INPUT DATA:
--- START ---
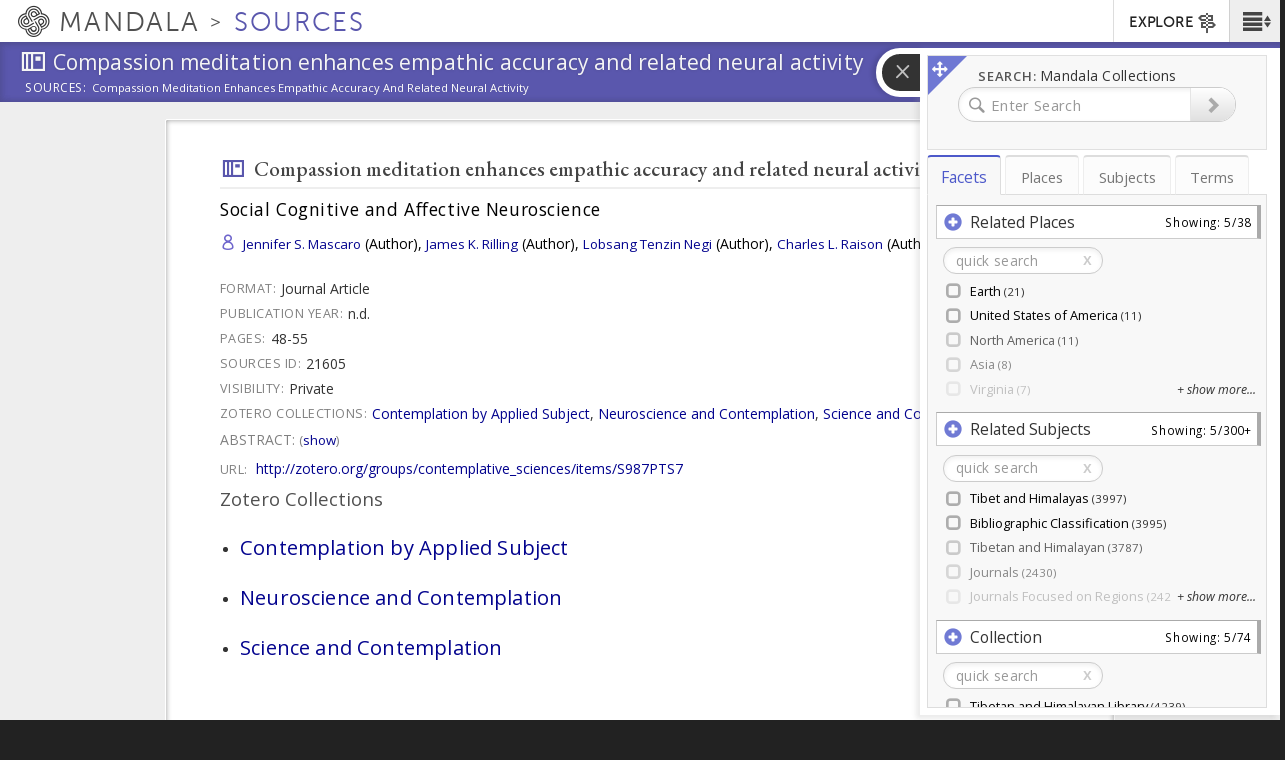

--- FILE ---
content_type: text/plain;charset=utf-8
request_url: https://mandala-solr-proxy.internal.lib.virginia.edu/solr/kmterms/select?&q=13735&sort=header_ssort+ASC&df=ancestor_id_pol.admin.hier_path&fq=level_pol.admin.hier_i:[2+TO+3]&fq={!tag=children}level_pol.admin.hier_i:[2+TO+2]&facet.mincount=2&facet.limit=-1&facet.field={!ex=children}ancestor_id_pol.admin.hier_path&fl=header:name_eng_latin,header,id,ancestor_id_pol.admin.hier_path,ancestor_ids_pol.admin.hier,ancestors_pol.admin.hier,ancestor_id_closest_pol.admin.hier_path,ancestors_closest_pol.admin.hier,level_pol.admin.hier_i,related_places_feature_type_s,related_places_relation_label_s,associated_subject_ids,related_subjects_t&facet=true&wt=json&limit=2000&indent=true&wt=json&json.wrf=jQuery1124028682725176569934_1768949684426&rows=2000&_=1768949684436
body_size: 681
content:
jQuery1124028682725176569934_1768949684426({
  "responseHeader":{
    "status":0,
    "QTime":0,
    "params":{
      "df":"ancestor_id_pol.admin.hier_path",
      "facet.field":"{!ex=children}ancestor_id_pol.admin.hier_path",
      "indent":"true",
      "fl":"header:name_eng_latin,header,id,ancestor_id_pol.admin.hier_path,ancestor_ids_pol.admin.hier,ancestors_pol.admin.hier,ancestor_id_closest_pol.admin.hier_path,ancestors_closest_pol.admin.hier,level_pol.admin.hier_i,related_places_feature_type_s,related_places_relation_label_s,associated_subject_ids,related_subjects_t",
      "sort":"header_ssort ASC",
      "fq":["level_pol.admin.hier_i:[2 TO 3]",
        "{!tag=children}level_pol.admin.hier_i:[2 TO 2]"],
      "rows":"2000",
      "q":"13735",
      "facet.limit":"-1",
      "json.wrf":"jQuery1124028682725176569934_1768949684426",
      "limit":"2000",
      "facet.mincount":"2",
      "facet":"true",
      "wt":["json",
        "json"],
      "_":"1768949684436"}},
  "response":{"numFound":7,"start":0,"docs":[
      {
        "id":"places-13738",
        "header":"Africa",
        "level_pol.admin.hier_i":2,
        "ancestor_id_pol.admin.hier_path":"13735/13738",
        "ancestors_pol.admin.hier":["Earth",
          "Africa"],
        "ancestor_ids_pol.admin.hier":[13735,
          13738]},
      {
        "id":"places-13742",
        "header":"Antarctica",
        "level_pol.admin.hier_i":2,
        "ancestor_id_pol.admin.hier_path":"13735/13742",
        "ancestors_pol.admin.hier":["Earth",
          "Antarctica"],
        "ancestor_ids_pol.admin.hier":[13735,
          13742]},
      {
        "id":"places-13740",
        "header":"Asia",
        "level_pol.admin.hier_i":2,
        "ancestor_id_pol.admin.hier_path":"13735/13740",
        "ancestors_pol.admin.hier":["Earth",
          "Asia"],
        "ancestor_ids_pol.admin.hier":[13735,
          13740]},
      {
        "id":"places-13739",
        "header":"Europe",
        "level_pol.admin.hier_i":2,
        "ancestor_id_pol.admin.hier_path":"13735/13739",
        "ancestors_pol.admin.hier":["Earth",
          "Europe"],
        "ancestor_ids_pol.admin.hier":[13735,
          13739]},
      {
        "id":"places-13736",
        "header":"North America",
        "level_pol.admin.hier_i":2,
        "ancestor_id_pol.admin.hier_path":"13735/13736",
        "ancestors_pol.admin.hier":["Earth",
          "North America"],
        "ancestor_ids_pol.admin.hier":[13735,
          13736]},
      {
        "id":"places-13741",
        "header":"Oceania",
        "level_pol.admin.hier_i":2,
        "ancestor_id_pol.admin.hier_path":"13735/13741",
        "ancestors_pol.admin.hier":["Earth",
          "Oceania"],
        "ancestor_ids_pol.admin.hier":[13735,
          13741]},
      {
        "id":"places-13737",
        "header":"South America",
        "level_pol.admin.hier_i":2,
        "ancestor_id_pol.admin.hier_path":"13735/13737",
        "ancestors_pol.admin.hier":["Earth",
          "South America"],
        "ancestor_ids_pol.admin.hier":[13735,
          13737]}]
  },
  "facet_counts":{
    "facet_queries":{},
    "facet_fields":{
      "ancestor_id_pol.admin.hier_path":[
        "13735",220,
        "13735/13736",30,
        "13735/13737",15,
        "13735/13738",56,
        "13735/13739",52,
        "13735/13740",45,
        "13735/13741",21]},
    "facet_ranges":{},
    "facet_intervals":{},
    "facet_heatmaps":{}}})


--- FILE ---
content_type: text/plain;charset=utf-8
request_url: https://mandala-solr-proxy.internal.lib.virginia.edu/solr/kmterms/select?&q=*&sort=header_ssort+ASC&df=ancestor_id_pol.admin.hier_path&fq=level_pol.admin.hier_i:[1+TO+2]&fq={!tag=children}level_pol.admin.hier_i:[1+TO+1]&facet.mincount=2&facet.limit=-1&facet.field={!ex=children}ancestor_id_pol.admin.hier_path&fl=header:name_eng_latin,header,id,ancestor_id_pol.admin.hier_path,ancestor_ids_pol.admin.hier,ancestors_pol.admin.hier,ancestor_id_closest_pol.admin.hier_path,ancestors_closest_pol.admin.hier,level_pol.admin.hier_i,related_places_feature_type_s,related_places_relation_label_s,associated_subject_ids,related_subjects_t&facet=true&wt=json&limit=2000&indent=true&wt=json&json.wrf=jQuery1124028682725176569934_1768949684426&rows=2000&_=1768949684433
body_size: 485
content:
jQuery1124028682725176569934_1768949684426({
  "responseHeader":{
    "status":0,
    "QTime":0,
    "params":{
      "df":"ancestor_id_pol.admin.hier_path",
      "facet.field":"{!ex=children}ancestor_id_pol.admin.hier_path",
      "indent":"true",
      "fl":"header:name_eng_latin,header,id,ancestor_id_pol.admin.hier_path,ancestor_ids_pol.admin.hier,ancestors_pol.admin.hier,ancestor_id_closest_pol.admin.hier_path,ancestors_closest_pol.admin.hier,level_pol.admin.hier_i,related_places_feature_type_s,related_places_relation_label_s,associated_subject_ids,related_subjects_t",
      "sort":"header_ssort ASC",
      "fq":["level_pol.admin.hier_i:[1 TO 2]",
        "{!tag=children}level_pol.admin.hier_i:[1 TO 1]"],
      "rows":"2000",
      "q":"*",
      "facet.limit":"-1",
      "json.wrf":"jQuery1124028682725176569934_1768949684426",
      "limit":"2000",
      "facet.mincount":"2",
      "facet":"true",
      "wt":["json",
        "json"],
      "_":"1768949684433"}},
  "response":{"numFound":1,"start":0,"docs":[
      {
        "id":"places-13735",
        "header":"Earth",
        "level_pol.admin.hier_i":1,
        "ancestor_id_pol.admin.hier_path":"13735",
        "ancestors_pol.admin.hier":["Earth"],
        "ancestor_ids_pol.admin.hier":[13735]}]
  },
  "facet_counts":{
    "facet_queries":{},
    "facet_fields":{
      "ancestor_id_pol.admin.hier_path":[
        "13735",8]},
    "facet_ranges":{},
    "facet_intervals":{},
    "facet_heatmaps":{}}})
--- END ---
Set down all the material exactly once more. No pictures.

REPLY:
--- FILE ---
content_type: text/plain;charset=utf-8
request_url: https://mandala-solr-proxy.internal.lib.virginia.edu/solr/kmterms/select?&q=13735&sort=header_ssort+ASC&df=ancestor_id_pol.admin.hier_path&fq=level_pol.admin.hier_i:[2+TO+3]&fq={!tag=children}level_pol.admin.hier_i:[2+TO+2]&facet.mincount=2&facet.limit=-1&facet.field={!ex=children}ancestor_id_pol.admin.hier_path&fl=header:name_eng_latin,header,id,ancestor_id_pol.admin.hier_path,ancestor_ids_pol.admin.hier,ancestors_pol.admin.hier,ancestor_id_closest_pol.admin.hier_path,ancestors_closest_pol.admin.hier,level_pol.admin.hier_i,related_places_feature_type_s,related_places_relation_label_s,associated_subject_ids,related_subjects_t&facet=true&wt=json&limit=2000&indent=true&wt=json&json.wrf=jQuery1124028682725176569934_1768949684426&rows=2000&_=1768949684436
body_size: 681
content:
jQuery1124028682725176569934_1768949684426({
  "responseHeader":{
    "status":0,
    "QTime":0,
    "params":{
      "df":"ancestor_id_pol.admin.hier_path",
      "facet.field":"{!ex=children}ancestor_id_pol.admin.hier_path",
      "indent":"true",
      "fl":"header:name_eng_latin,header,id,ancestor_id_pol.admin.hier_path,ancestor_ids_pol.admin.hier,ancestors_pol.admin.hier,ancestor_id_closest_pol.admin.hier_path,ancestors_closest_pol.admin.hier,level_pol.admin.hier_i,related_places_feature_type_s,related_places_relation_label_s,associated_subject_ids,related_subjects_t",
      "sort":"header_ssort ASC",
      "fq":["level_pol.admin.hier_i:[2 TO 3]",
        "{!tag=children}level_pol.admin.hier_i:[2 TO 2]"],
      "rows":"2000",
      "q":"13735",
      "facet.limit":"-1",
      "json.wrf":"jQuery1124028682725176569934_1768949684426",
      "limit":"2000",
      "facet.mincount":"2",
      "facet":"true",
      "wt":["json",
        "json"],
      "_":"1768949684436"}},
  "response":{"numFound":7,"start":0,"docs":[
      {
        "id":"places-13738",
        "header":"Africa",
        "level_pol.admin.hier_i":2,
        "ancestor_id_pol.admin.hier_path":"13735/13738",
        "ancestors_pol.admin.hier":["Earth",
          "Africa"],
        "ancestor_ids_pol.admin.hier":[13735,
          13738]},
      {
        "id":"places-13742",
        "header":"Antarctica",
        "level_pol.admin.hier_i":2,
        "ancestor_id_pol.admin.hier_path":"13735/13742",
        "ancestors_pol.admin.hier":["Earth",
          "Antarctica"],
        "ancestor_ids_pol.admin.hier":[13735,
          13742]},
      {
        "id":"places-13740",
        "header":"Asia",
        "level_pol.admin.hier_i":2,
        "ancestor_id_pol.admin.hier_path":"13735/13740",
        "ancestors_pol.admin.hier":["Earth",
          "Asia"],
        "ancestor_ids_pol.admin.hier":[13735,
          13740]},
      {
        "id":"places-13739",
        "header":"Europe",
        "level_pol.admin.hier_i":2,
        "ancestor_id_pol.admin.hier_path":"13735/13739",
        "ancestors_pol.admin.hier":["Earth",
          "Europe"],
        "ancestor_ids_pol.admin.hier":[13735,
          13739]},
      {
        "id":"places-13736",
        "header":"North America",
        "level_pol.admin.hier_i":2,
        "ancestor_id_pol.admin.hier_path":"13735/13736",
        "ancestors_pol.admin.hier":["Earth",
          "North America"],
        "ancestor_ids_pol.admin.hier":[13735,
          13736]},
      {
        "id":"places-13741",
        "header":"Oceania",
        "level_pol.admin.hier_i":2,
        "ancestor_id_pol.admin.hier_path":"13735/13741",
        "ancestors_pol.admin.hier":["Earth",
          "Oceania"],
        "ancestor_ids_pol.admin.hier":[13735,
          13741]},
      {
        "id":"places-13737",
        "header":"South America",
        "level_pol.admin.hier_i":2,
        "ancestor_id_pol.admin.hier_path":"13735/13737",
        "ancestors_pol.admin.hier":["Earth",
          "South America"],
        "ancestor_ids_pol.admin.hier":[13735,
          13737]}]
  },
  "facet_counts":{
    "facet_queries":{},
    "facet_fields":{
      "ancestor_id_pol.admin.hier_path":[
        "13735",220,
        "13735/13736",30,
        "13735/13737",15,
        "13735/13738",56,
        "13735/13739",52,
        "13735/13740",45,
        "13735/13741",21]},
    "facet_ranges":{},
    "facet_intervals":{},
    "facet_heatmaps":{}}})


--- FILE ---
content_type: text/plain;charset=utf-8
request_url: https://mandala-solr-proxy.internal.lib.virginia.edu/solr/kmterms/select?&q=*&sort=header_ssort+ASC&df=ancestor_id_pol.admin.hier_path&fq=level_pol.admin.hier_i:[1+TO+2]&fq={!tag=children}level_pol.admin.hier_i:[1+TO+1]&facet.mincount=2&facet.limit=-1&facet.field={!ex=children}ancestor_id_pol.admin.hier_path&fl=header:name_eng_latin,header,id,ancestor_id_pol.admin.hier_path,ancestor_ids_pol.admin.hier,ancestors_pol.admin.hier,ancestor_id_closest_pol.admin.hier_path,ancestors_closest_pol.admin.hier,level_pol.admin.hier_i,related_places_feature_type_s,related_places_relation_label_s,associated_subject_ids,related_subjects_t&facet=true&wt=json&limit=2000&indent=true&wt=json&json.wrf=jQuery1124028682725176569934_1768949684426&rows=2000&_=1768949684433
body_size: 485
content:
jQuery1124028682725176569934_1768949684426({
  "responseHeader":{
    "status":0,
    "QTime":0,
    "params":{
      "df":"ancestor_id_pol.admin.hier_path",
      "facet.field":"{!ex=children}ancestor_id_pol.admin.hier_path",
      "indent":"true",
      "fl":"header:name_eng_latin,header,id,ancestor_id_pol.admin.hier_path,ancestor_ids_pol.admin.hier,ancestors_pol.admin.hier,ancestor_id_closest_pol.admin.hier_path,ancestors_closest_pol.admin.hier,level_pol.admin.hier_i,related_places_feature_type_s,related_places_relation_label_s,associated_subject_ids,related_subjects_t",
      "sort":"header_ssort ASC",
      "fq":["level_pol.admin.hier_i:[1 TO 2]",
        "{!tag=children}level_pol.admin.hier_i:[1 TO 1]"],
      "rows":"2000",
      "q":"*",
      "facet.limit":"-1",
      "json.wrf":"jQuery1124028682725176569934_1768949684426",
      "limit":"2000",
      "facet.mincount":"2",
      "facet":"true",
      "wt":["json",
        "json"],
      "_":"1768949684433"}},
  "response":{"numFound":1,"start":0,"docs":[
      {
        "id":"places-13735",
        "header":"Earth",
        "level_pol.admin.hier_i":1,
        "ancestor_id_pol.admin.hier_path":"13735",
        "ancestors_pol.admin.hier":["Earth"],
        "ancestor_ids_pol.admin.hier":[13735]}]
  },
  "facet_counts":{
    "facet_queries":{},
    "facet_fields":{
      "ancestor_id_pol.admin.hier_path":[
        "13735",8]},
    "facet_ranges":{},
    "facet_intervals":{},
    "facet_heatmaps":{}}})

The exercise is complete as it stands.